I clicked on ‘4 or more’ because I’ve got two years of Spanish with little to show for it, fairly good German (spoken ability but little in reading), Swiss German (spoken only) counted as a separate language from standard German, and reasonably good Latin (reading only).

I have rudimentary French (reading only) and rudimentary Attic Greek (reading only), but not enough of either to really count.

Middle Egyptian had a word sometimes translated as ‘to be’, ‘is’ etc., but it was far weaker in meaning. Generally, Egyptians used words with meanings like ‘grows’, ‘blooms’, ‘exists’, ‘stands’ etc., instead of this weak quasi-‘be’ word, which, properly understood, really is not, stricktly speaking, a counterpart of Indo-European words that mean ‘to be’. Now if I could only remember what that word was!

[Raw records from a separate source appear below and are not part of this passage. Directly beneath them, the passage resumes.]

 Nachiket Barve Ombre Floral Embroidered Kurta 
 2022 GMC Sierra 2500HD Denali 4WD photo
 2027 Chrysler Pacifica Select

Wine sometimes has this effect on one’s memory. I’m loose as a goose right now.

:wink:

William, you are correct. But the language I had in mind was Esperanto – it has no irregular verbs. :slight_smile:

Vi pravas, sed mi kredis ke EmptyMan demandas pri naturaj lingvoj.

:wink:

Apparently the Indo-European word “to be” was irregular and so its progeny preserved that irregularity to some extent. Actually, I’m not sure that there even was a specific word for “be” or if it is just a collision of different words (“grow”, “become”, “exist”, etc.).

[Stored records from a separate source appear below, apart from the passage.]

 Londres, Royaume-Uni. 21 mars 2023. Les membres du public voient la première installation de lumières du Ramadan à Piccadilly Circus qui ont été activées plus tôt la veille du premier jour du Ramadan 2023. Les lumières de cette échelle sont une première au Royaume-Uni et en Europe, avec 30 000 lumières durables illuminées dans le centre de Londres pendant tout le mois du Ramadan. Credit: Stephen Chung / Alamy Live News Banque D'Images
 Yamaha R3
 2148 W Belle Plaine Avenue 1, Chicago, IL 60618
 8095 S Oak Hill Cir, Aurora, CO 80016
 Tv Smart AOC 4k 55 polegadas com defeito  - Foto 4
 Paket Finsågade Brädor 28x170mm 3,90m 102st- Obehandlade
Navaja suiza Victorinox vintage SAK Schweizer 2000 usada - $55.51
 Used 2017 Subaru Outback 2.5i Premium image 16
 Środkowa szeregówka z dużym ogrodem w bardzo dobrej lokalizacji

Turkish isn’t an Indo-European language, but I’m sure everyone reading this thread knows that. Actually, it belongs to the Ural-Altaic family of languages, which includes Finnish, Hungarian, Lap and, if some are to be believed, Japanese and Korean.

The Japanese, however, don’t like being told that their language is not an isolate. So I wouldn’t mention it to one of the Emperor’s subjects. But there are two trivial non-facts which readers may find interesting:

  1. The only naturalized Japanese citizen ever to sit in the Diet was a Finn.

  2. The Finnish question particle ko looks a bit like the Japanese question particle ka

Dull facts with which you can bore those sitting next to you.

Swiss German (spoken only) counted as a separate language from standard German

Really? If you read formal written Swiss, can you tell if it is Swiss? Anyway, it’s all German to me. :slight_smile: Norwegian, Danish, and Swedish is another issue all together though, because the language names are tied to the country’s name…

I only have English (native) and lotsa Latin. Biblical and Modern Hebrew, Attic Greek, some Italian and the eensiest bit of Aramaic. I want fluency in Hebrew and Better skills in Greek, Latin and Aramaic before too much longer, and I want to start in on Sanskrit and learning what I can of PIE.

I tried Lojban, but it was too goofy for me to take seriously.